We camped last night at the Jeykll Island State Park. A cold front came through, it rained really hard, and the temperature dropped. So this morning it was dark and cool and we slept until almost 9:30.
Today is a good day for ducks. I like duck. Roasted duck. Someday I’d like to try turducken. That’s where they stuff a boneless duck with a boneless chicken then put that into a boneless turkey and roast the whole thing. Sounds good to me.
As I’ve said before, I like small museums. Except for their unreliability. The website for the Maritime Museum at the Historic Coast Guard Station on St. Simons Island, Georgia, say they are open seven days a week. They aren’t. We tried on two different days. They say they’ll teach you what is was like for the guys stationed here in the 1940s. Maybe if we could get in they would. But we can’t get in. If any of you succeed, please don’t tell me it was wonderful.
We didn’t get into the Geechee Kunda Cultural Arts Center & Museum in Riceboro, Georgia, either. But, they never said they’d be open for us. They had a BIG event there April 18th. Maybe they haven’t recovered yet.
Late afternoon we arrived at Fort McAllister State Park. This is the first fort we’ve visited that was a Civil War fort. It had a great museum but my photos from there didn’t turn out well. Dave’s photos of the fort are much better so I’ll include them shortly. This fort was built along the Ogeechee River which was important to the shipping and receiving of supplies of Savannah, Georgia, during the Civil War. What I want to tell you about this fort is that its claim to fame isn’t so much the battles it won as how it did that. The fort was built of dirt. So when the Union ships fired on it the ammunition just sunk into the mud walls. Every night, the Confederate soldiers piled the dislodged dirt back onto the walls so the next day the Union ships were starting from the same place they’d started the day before. In the meantime the Rebs were shooting heated cannonballs into the Yankee ships setting them on fire. it wasn’t until the U.S.S. Montauk came with it’s iron cladding that a ship withstood the cannon fire. That battle was called a draw. Finally, the Union attacked from the land side with a ratio of 25 soldiers to one. That did it for this fort.

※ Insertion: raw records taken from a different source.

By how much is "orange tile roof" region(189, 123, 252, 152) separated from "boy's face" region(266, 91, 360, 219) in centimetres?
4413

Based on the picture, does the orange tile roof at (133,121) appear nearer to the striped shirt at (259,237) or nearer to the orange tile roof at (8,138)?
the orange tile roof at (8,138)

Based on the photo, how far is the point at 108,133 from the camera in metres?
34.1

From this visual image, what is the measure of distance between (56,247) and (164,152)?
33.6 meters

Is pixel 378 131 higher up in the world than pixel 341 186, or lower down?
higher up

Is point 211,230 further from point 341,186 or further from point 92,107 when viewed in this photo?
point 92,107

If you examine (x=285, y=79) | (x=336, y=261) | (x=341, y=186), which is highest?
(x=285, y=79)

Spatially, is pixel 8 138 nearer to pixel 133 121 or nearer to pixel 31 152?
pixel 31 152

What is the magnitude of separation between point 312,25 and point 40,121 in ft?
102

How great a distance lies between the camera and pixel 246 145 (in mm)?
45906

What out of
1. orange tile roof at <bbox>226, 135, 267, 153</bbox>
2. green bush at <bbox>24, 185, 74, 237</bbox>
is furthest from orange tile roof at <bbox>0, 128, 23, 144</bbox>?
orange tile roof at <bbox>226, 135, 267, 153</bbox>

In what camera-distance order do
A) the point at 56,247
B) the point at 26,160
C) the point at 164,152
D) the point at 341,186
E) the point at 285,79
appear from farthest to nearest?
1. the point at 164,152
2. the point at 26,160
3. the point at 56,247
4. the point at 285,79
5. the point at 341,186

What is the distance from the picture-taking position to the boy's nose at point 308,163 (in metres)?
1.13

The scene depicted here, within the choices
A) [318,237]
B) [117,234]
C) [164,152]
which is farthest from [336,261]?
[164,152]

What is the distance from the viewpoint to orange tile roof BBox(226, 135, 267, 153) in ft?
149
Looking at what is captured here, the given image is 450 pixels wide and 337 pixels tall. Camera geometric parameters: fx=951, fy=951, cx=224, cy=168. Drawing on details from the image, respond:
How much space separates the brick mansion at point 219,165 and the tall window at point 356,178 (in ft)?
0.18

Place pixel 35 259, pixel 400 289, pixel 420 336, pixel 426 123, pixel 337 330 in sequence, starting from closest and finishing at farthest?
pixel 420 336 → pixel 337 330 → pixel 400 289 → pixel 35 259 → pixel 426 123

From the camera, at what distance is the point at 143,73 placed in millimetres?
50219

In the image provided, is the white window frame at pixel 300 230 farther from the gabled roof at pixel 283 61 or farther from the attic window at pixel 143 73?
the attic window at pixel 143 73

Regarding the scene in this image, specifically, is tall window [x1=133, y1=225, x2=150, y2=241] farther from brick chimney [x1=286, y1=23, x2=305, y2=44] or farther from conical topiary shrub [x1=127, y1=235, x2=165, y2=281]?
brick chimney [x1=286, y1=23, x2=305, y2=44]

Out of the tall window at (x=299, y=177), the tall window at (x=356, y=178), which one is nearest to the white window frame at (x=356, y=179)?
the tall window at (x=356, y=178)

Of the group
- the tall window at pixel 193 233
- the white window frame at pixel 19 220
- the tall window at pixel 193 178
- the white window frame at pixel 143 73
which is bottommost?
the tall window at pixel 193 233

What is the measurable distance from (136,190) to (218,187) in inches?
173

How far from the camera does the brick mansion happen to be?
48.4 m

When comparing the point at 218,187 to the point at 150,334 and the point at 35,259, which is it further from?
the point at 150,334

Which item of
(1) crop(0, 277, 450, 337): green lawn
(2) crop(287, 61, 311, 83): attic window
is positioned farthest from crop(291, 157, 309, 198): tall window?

So now we are parked in the campground at Fort McAllister State Park. This might be a good park for those us you who drive up and down I-95. It has water and electric hookups for $24 a night plus $3 admission to the park and most of the sites are pull-through. It also has a dump and several trails in addition to the museum and fort. Plus, there’s a boat dock and ramp in the campground for salt water fishing with a license. Our cell phones both had good reception but our Sprint aircard did not. We do not have a satellite dish but did park in the trees. I don’t know if there are more clear spots down by the river.
Tomorrow we will enter Savannah to see what there is to see there.